3.8. Het verweer sub b) kan de kantonrechter echter zonder nader deskundigenonderzoek niet inhoudelijk beoordelen.

3.9. De kantonrechter zal partijen in de gelegenheid stellen zich uit te laten over de persoon van de deskundige(n) en de vraagstelling.
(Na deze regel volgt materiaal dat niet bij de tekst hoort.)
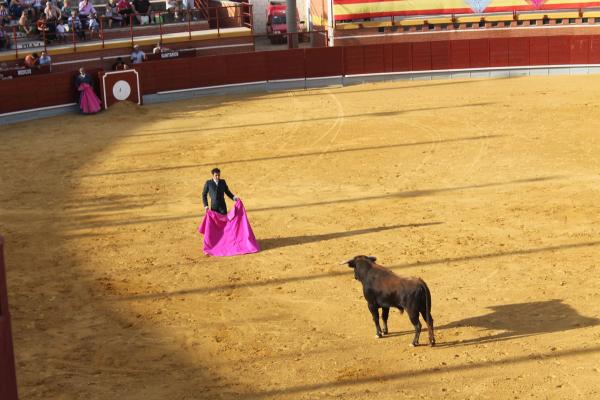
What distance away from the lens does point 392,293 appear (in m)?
11.6

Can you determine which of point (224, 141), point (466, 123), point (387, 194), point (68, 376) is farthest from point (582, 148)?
point (68, 376)

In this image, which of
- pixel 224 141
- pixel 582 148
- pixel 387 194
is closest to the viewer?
pixel 387 194

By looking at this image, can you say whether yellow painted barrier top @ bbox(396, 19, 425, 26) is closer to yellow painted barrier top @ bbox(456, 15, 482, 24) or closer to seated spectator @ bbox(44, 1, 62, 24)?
yellow painted barrier top @ bbox(456, 15, 482, 24)

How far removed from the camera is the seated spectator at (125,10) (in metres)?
35.0

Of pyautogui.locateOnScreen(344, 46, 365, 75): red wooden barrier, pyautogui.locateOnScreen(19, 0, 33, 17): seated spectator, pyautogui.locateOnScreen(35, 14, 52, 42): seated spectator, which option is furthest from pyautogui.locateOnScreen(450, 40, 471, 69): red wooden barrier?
pyautogui.locateOnScreen(19, 0, 33, 17): seated spectator

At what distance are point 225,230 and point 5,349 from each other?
7.82m

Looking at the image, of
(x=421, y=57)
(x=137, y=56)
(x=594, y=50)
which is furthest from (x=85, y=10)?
(x=594, y=50)

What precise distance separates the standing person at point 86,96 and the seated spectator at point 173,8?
24.2ft

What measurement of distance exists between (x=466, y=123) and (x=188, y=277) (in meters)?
12.2

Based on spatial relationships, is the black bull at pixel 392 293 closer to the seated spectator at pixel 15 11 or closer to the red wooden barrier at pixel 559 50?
the red wooden barrier at pixel 559 50

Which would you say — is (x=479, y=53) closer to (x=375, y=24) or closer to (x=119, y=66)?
(x=375, y=24)

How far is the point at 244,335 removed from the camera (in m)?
12.4

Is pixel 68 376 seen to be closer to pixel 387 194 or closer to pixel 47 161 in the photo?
pixel 387 194

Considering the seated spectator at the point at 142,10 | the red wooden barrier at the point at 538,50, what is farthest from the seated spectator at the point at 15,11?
the red wooden barrier at the point at 538,50
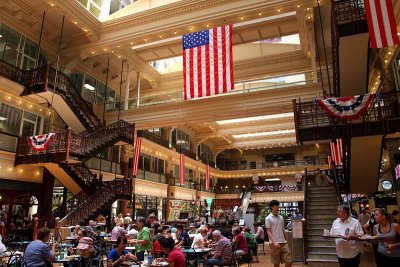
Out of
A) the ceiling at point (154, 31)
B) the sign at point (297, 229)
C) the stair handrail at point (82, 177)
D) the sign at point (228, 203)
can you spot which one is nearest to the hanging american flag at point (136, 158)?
the stair handrail at point (82, 177)

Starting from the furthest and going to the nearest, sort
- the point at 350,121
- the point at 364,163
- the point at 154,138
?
the point at 154,138 → the point at 364,163 → the point at 350,121

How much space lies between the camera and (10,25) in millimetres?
15422

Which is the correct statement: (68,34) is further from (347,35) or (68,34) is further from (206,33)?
(347,35)

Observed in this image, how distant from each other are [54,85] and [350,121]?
492 inches

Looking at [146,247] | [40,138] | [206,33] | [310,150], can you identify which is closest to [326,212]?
[146,247]

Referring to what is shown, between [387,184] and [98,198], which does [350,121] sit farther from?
[98,198]

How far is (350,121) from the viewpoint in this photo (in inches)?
442

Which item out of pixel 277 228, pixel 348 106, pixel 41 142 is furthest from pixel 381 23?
pixel 41 142

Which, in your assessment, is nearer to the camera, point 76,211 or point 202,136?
point 76,211

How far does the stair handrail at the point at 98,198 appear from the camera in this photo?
13796 millimetres

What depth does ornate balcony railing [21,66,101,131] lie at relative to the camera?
48.2ft

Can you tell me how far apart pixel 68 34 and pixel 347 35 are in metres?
14.0

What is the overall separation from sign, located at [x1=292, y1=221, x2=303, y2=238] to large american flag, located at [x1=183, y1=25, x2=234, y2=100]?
5.78 metres

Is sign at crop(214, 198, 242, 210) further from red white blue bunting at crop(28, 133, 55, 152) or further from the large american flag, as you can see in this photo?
red white blue bunting at crop(28, 133, 55, 152)
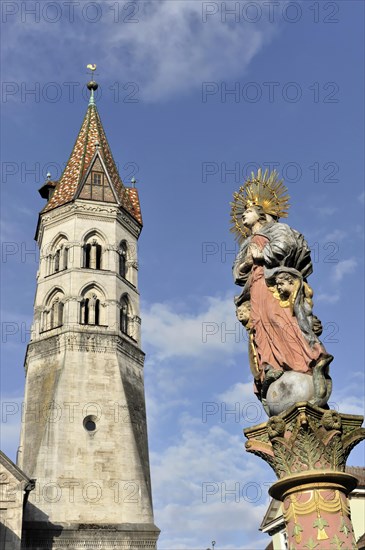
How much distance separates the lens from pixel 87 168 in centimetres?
3725

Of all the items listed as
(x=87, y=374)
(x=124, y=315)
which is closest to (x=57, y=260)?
(x=124, y=315)

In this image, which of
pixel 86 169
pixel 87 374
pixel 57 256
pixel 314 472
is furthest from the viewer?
pixel 86 169

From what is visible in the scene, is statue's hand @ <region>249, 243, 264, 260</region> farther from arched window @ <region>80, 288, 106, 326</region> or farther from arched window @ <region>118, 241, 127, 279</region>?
arched window @ <region>118, 241, 127, 279</region>

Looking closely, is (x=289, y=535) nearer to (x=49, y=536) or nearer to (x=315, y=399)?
(x=315, y=399)

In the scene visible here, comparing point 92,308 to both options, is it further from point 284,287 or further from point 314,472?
point 314,472

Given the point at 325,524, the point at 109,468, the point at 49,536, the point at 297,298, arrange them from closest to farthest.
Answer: the point at 325,524
the point at 297,298
the point at 49,536
the point at 109,468

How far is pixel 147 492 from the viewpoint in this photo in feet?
94.1

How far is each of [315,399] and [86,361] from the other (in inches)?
993

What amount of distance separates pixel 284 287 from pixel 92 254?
92.4 ft

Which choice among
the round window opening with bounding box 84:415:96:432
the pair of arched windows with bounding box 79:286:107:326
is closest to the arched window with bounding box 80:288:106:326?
the pair of arched windows with bounding box 79:286:107:326

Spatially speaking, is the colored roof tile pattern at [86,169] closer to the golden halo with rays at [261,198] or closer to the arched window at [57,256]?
the arched window at [57,256]

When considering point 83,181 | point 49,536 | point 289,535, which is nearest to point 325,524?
point 289,535

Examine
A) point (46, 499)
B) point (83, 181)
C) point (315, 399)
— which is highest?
point (83, 181)

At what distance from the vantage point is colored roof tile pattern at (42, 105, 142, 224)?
3653 cm
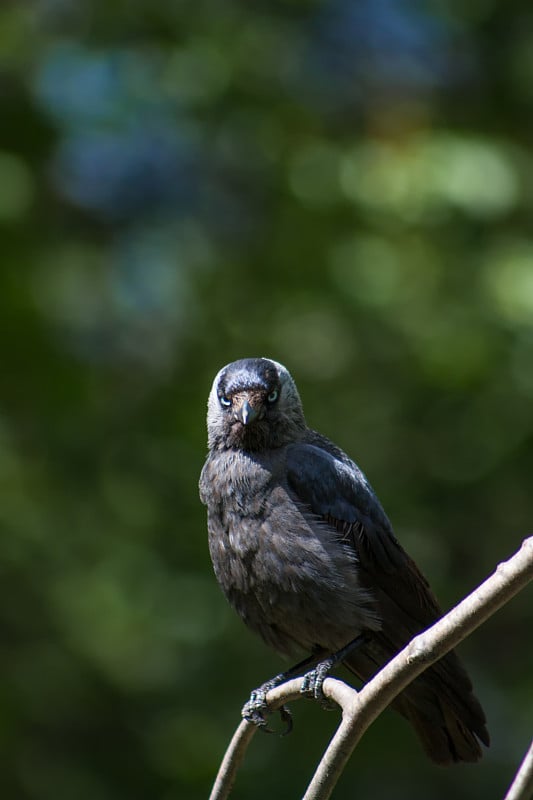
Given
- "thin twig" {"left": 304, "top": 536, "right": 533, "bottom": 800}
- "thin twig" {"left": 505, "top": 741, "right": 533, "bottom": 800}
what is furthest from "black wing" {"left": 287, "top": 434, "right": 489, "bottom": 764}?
"thin twig" {"left": 505, "top": 741, "right": 533, "bottom": 800}

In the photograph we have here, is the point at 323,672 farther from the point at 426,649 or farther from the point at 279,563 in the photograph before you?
the point at 426,649

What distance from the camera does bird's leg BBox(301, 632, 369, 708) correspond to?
3.22 m

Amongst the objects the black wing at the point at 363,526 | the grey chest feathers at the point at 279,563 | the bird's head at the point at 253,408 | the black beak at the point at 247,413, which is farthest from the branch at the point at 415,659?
the bird's head at the point at 253,408

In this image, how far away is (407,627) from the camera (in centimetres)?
367

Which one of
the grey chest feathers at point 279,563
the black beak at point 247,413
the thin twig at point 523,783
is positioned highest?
the black beak at point 247,413

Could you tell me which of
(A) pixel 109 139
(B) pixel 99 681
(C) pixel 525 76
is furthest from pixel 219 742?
(C) pixel 525 76

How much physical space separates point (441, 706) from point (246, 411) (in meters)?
1.12

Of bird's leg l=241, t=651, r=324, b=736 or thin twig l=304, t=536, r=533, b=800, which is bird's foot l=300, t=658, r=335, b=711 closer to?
bird's leg l=241, t=651, r=324, b=736

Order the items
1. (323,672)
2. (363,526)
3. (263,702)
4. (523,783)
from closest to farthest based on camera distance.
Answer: (523,783) → (263,702) → (323,672) → (363,526)

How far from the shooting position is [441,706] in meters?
3.60

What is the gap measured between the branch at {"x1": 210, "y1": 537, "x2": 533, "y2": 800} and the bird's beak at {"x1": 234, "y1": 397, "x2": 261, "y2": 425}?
4.12ft

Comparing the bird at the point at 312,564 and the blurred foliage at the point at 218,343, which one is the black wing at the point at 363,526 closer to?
the bird at the point at 312,564

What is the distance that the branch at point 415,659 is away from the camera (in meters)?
1.92

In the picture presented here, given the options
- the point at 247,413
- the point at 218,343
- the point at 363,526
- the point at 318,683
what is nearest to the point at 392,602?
the point at 363,526
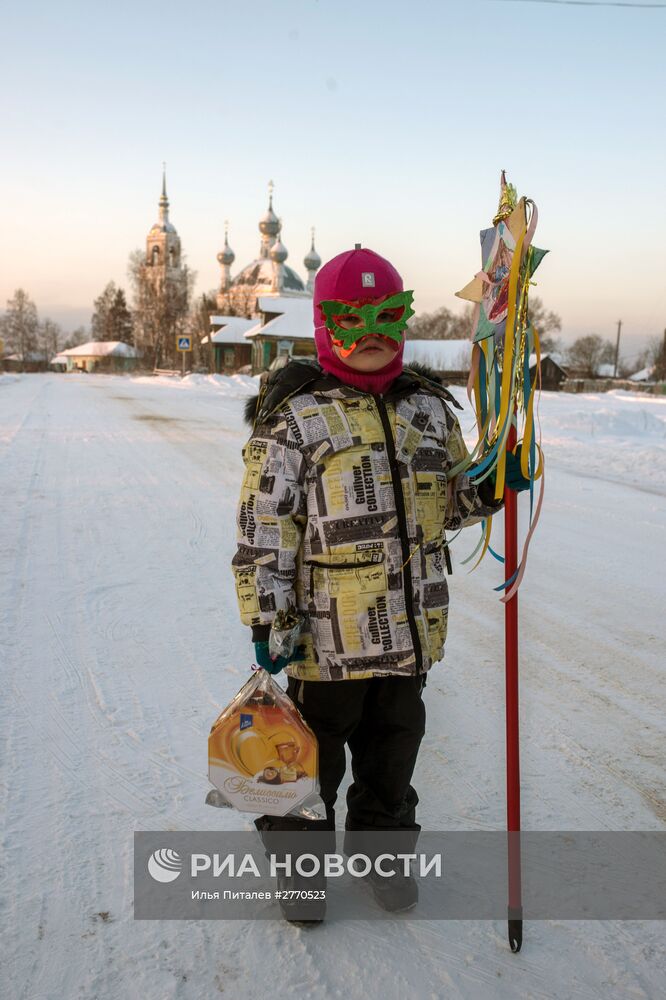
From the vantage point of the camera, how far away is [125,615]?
4562 mm

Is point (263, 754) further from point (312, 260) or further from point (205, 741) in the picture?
point (312, 260)

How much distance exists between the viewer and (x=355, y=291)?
2254 millimetres

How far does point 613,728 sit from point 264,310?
49.5 meters

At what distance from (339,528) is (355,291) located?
69cm

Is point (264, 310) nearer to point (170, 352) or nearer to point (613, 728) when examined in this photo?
point (170, 352)

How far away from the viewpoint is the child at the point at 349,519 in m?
2.23

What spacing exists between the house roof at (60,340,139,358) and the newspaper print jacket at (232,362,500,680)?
8577cm

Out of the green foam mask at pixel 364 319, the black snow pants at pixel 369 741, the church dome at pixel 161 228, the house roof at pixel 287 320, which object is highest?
the church dome at pixel 161 228

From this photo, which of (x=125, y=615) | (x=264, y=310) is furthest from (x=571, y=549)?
(x=264, y=310)

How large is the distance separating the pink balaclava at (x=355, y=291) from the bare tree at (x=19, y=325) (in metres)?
98.9

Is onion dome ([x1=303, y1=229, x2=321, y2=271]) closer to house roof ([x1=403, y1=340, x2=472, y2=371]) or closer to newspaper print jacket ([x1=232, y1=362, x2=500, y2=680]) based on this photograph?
house roof ([x1=403, y1=340, x2=472, y2=371])

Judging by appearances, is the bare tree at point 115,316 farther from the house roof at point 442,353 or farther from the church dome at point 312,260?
the house roof at point 442,353

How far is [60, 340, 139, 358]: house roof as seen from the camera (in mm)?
87938

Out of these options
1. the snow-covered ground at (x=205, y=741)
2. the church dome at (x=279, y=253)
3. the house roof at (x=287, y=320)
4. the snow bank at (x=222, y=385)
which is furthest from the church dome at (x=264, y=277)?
the snow-covered ground at (x=205, y=741)
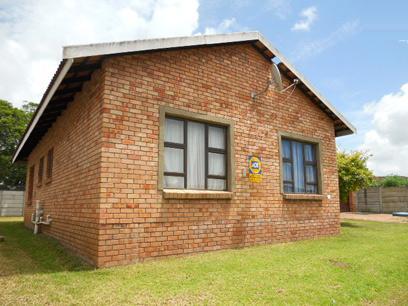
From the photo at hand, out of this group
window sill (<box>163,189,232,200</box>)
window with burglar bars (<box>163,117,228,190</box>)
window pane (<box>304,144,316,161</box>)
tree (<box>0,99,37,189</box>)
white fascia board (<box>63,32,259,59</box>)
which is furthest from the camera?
tree (<box>0,99,37,189</box>)

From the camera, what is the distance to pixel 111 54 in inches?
233

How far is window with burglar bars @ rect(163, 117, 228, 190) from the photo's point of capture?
22.0 ft

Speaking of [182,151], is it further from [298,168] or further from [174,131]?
[298,168]

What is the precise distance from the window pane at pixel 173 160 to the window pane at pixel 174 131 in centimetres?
22

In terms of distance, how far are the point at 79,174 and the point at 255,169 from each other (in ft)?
13.3

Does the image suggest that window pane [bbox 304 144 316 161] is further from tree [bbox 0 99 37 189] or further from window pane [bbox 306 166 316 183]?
tree [bbox 0 99 37 189]

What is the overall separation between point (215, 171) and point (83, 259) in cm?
328

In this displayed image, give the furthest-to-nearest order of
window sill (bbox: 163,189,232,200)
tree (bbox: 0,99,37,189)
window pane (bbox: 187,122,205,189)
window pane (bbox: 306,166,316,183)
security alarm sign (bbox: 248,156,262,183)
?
1. tree (bbox: 0,99,37,189)
2. window pane (bbox: 306,166,316,183)
3. security alarm sign (bbox: 248,156,262,183)
4. window pane (bbox: 187,122,205,189)
5. window sill (bbox: 163,189,232,200)

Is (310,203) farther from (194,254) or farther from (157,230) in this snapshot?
(157,230)

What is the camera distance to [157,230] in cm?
604

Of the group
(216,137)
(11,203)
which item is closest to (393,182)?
(216,137)

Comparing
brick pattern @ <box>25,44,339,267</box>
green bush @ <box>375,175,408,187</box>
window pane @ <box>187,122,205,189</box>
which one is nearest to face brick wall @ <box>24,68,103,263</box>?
brick pattern @ <box>25,44,339,267</box>

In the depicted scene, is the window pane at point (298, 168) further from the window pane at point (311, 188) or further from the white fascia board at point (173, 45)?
the white fascia board at point (173, 45)

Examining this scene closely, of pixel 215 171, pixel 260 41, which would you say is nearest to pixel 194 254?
pixel 215 171
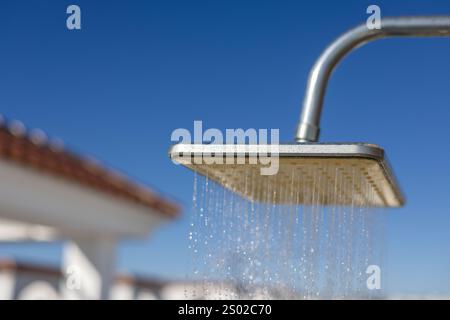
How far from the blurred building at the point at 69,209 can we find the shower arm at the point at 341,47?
13.7 ft

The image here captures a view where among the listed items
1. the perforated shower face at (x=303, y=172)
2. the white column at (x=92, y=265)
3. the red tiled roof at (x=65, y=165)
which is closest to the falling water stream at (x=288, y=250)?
the perforated shower face at (x=303, y=172)

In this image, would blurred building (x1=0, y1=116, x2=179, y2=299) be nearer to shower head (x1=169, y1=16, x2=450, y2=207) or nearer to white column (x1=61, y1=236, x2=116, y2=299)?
white column (x1=61, y1=236, x2=116, y2=299)

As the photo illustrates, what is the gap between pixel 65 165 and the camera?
5570mm

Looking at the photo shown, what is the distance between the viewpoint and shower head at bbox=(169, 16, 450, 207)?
0.72 meters

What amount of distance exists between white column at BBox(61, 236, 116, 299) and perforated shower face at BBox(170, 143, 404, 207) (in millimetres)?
5783

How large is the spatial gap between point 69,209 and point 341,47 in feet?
17.2

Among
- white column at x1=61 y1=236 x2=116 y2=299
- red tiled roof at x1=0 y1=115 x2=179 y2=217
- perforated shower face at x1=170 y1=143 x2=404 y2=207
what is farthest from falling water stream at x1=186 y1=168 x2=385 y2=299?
white column at x1=61 y1=236 x2=116 y2=299

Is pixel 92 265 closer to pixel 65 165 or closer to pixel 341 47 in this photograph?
pixel 65 165

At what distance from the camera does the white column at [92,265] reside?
6.68 metres

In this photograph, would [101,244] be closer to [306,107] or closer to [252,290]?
[252,290]

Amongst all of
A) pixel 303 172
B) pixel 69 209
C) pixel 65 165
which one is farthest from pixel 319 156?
pixel 69 209

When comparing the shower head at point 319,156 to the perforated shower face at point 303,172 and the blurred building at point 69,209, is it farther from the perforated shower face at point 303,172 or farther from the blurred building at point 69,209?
the blurred building at point 69,209

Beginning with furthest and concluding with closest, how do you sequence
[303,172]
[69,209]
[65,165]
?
[69,209], [65,165], [303,172]

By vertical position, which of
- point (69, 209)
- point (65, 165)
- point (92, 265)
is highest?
point (65, 165)
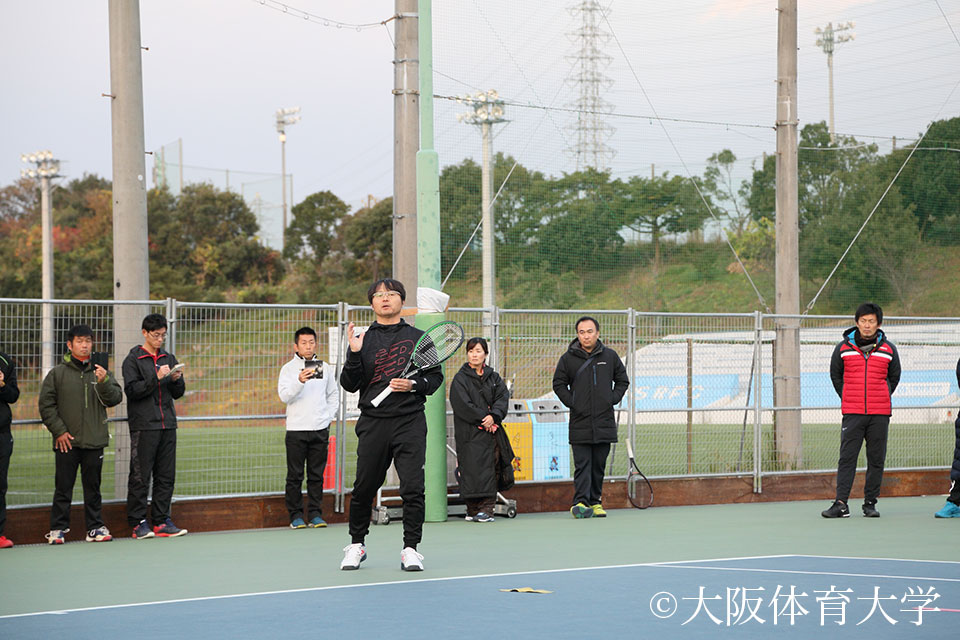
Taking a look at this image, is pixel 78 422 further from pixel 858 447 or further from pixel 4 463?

De kantonrechter is overigens voornemens het voorschot van de deskundige(n) ten laste van gedaagde te brengen.

3.10. Gelet op de aard van de zaak en gelet op de al genomen “werk-werkverkeer-beslissing” zal de kantonrechter bepalen dat partijen nu al hoger beroep van dit tussenvonnis kunnen instellen.

4. De beslissing:

De kantonrechter:

Verwijst de zaak naar de rol van 29 december 2010 voor akte aan de zijde van beide partijen, als hiervoor aan-gegeven.

Houdt iedere verdere beslissing aan.

Bepaalt dat van dit tussenvonnis hoger beroep kan worden ingesteld.